Twelve people died and three were injured in an explosion during repair work at an Eni SpA crude oil pipeline in Nigeria.
The victims worked on a maintenance team for a local service company, Rome-based Eni said in a statement Friday. The Tebidaba-Clough Creek pipeline in the Niger delta was previously “damaged by acts of sabotage.” The company said it is still investigating the cause of Thursday’s blast.
Accidents are common in Nigeria, where pipelines are often breached in attempts to pilfer crude. The incidents interrupt oil and gas flows, affecting Nigeria’s energy exports and revenue for companies including Eni, Royal Dutch Shell Plc and Chevron Corp.

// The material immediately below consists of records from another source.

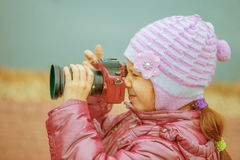 Little girl in with red camera photographs Stock Image
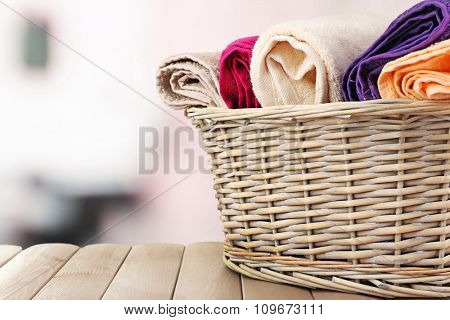 Colorful towels in basket on bright background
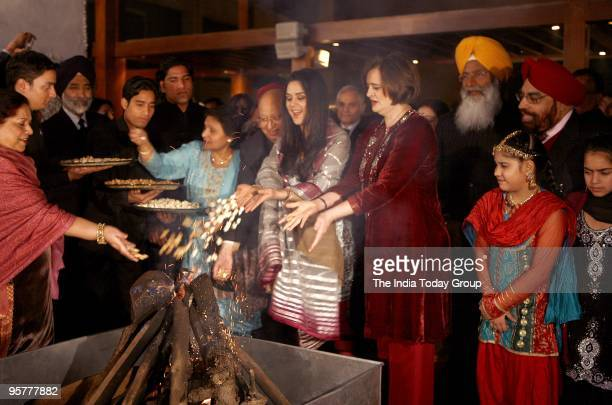Bollywood actor Preity Zinta and Cherie Blair wife of former UK PM Tony Blair attend the Lohri festival organised by the Loomba Trust in the Foreign...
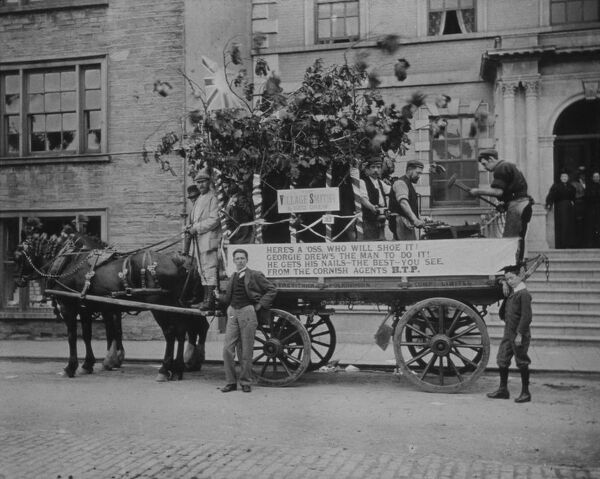 "Horse drawn float decorated to celebrate Queen Victoria's diamond jubilee. ""Here's a oss, who will shoe it? Georgie Drew's the man to do it! He gets his nails - the best - you see, from the Cornish agents H.T.P."". Photographer: Argall"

Thursday’s incident was the worst since January 2012, when an explosion at Chevron’sFuniwa gas field killed two workers, according to a spokesman for a local environmental group.
Eni had 13 incidents related to pipelines and oil wells in Nigeria in May including theft, pipelines being cut using a hacksaw and equipment failure, according to the company’swebsite. Seventeen were reported in April and 14 in March.

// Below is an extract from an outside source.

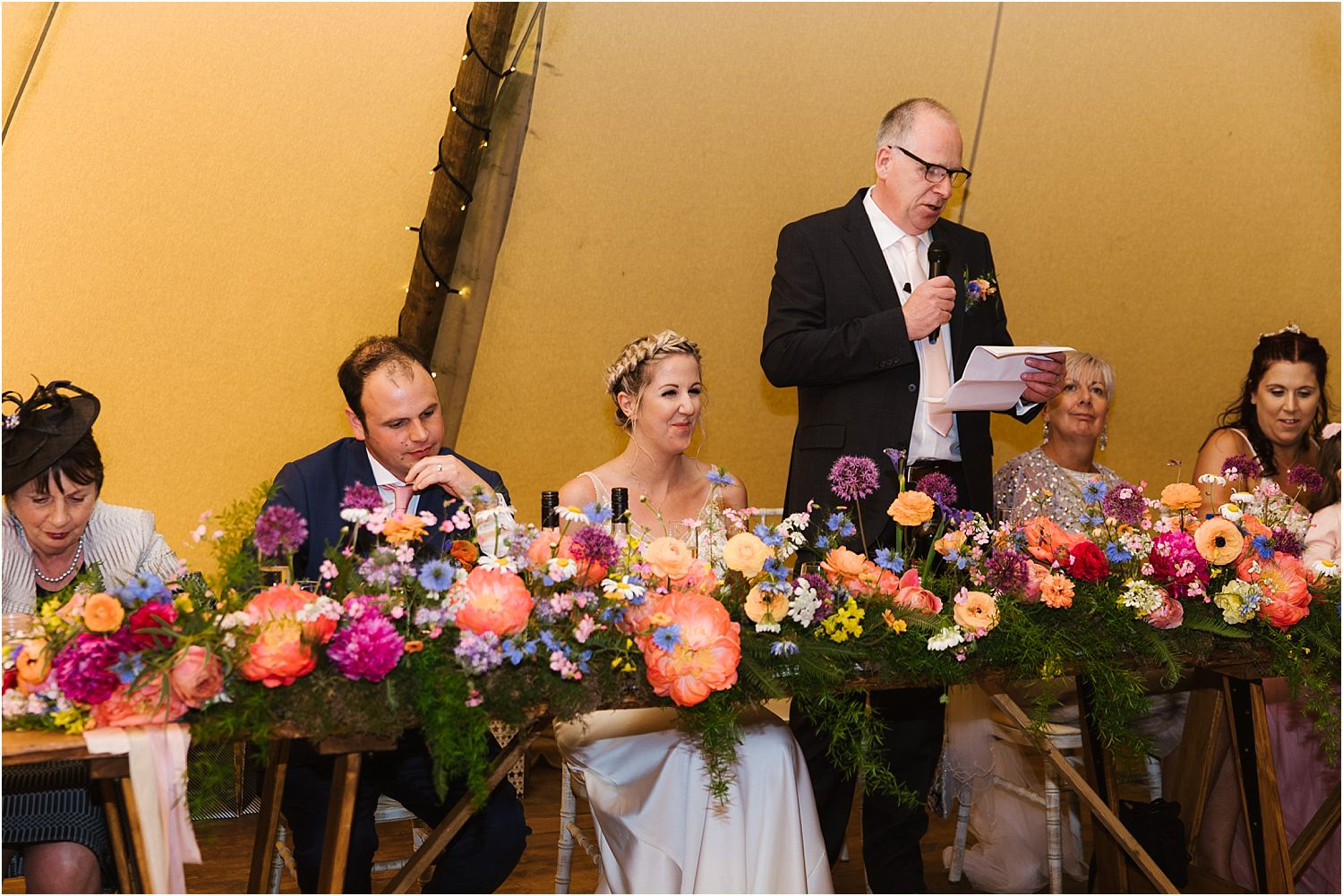 Father of the bride delives his speech at Lancashire farm wedding. Reception flowers by Felicity Farm Flowers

Hundreds have been killed in Nigerian pipeline accidents in the past decade. An explosion at a vandalized oil pipeline in Lagos, Nigeria’s largest city, started a fire that killed at least 200 people and burned many more in December 2006. In May that year, about 200 people were killed when another oil pipeline exploded near Lagos.
Nigeria, Africa’s biggest oil producer, loses an estimated 300,000 barrels a day to criminal gangs that tap crude from pipelines that criss-cross the southern, oil-rich delta for local refining or sale to tankers waiting offshore, according to state-owned Nigerian National Petroleum Corp.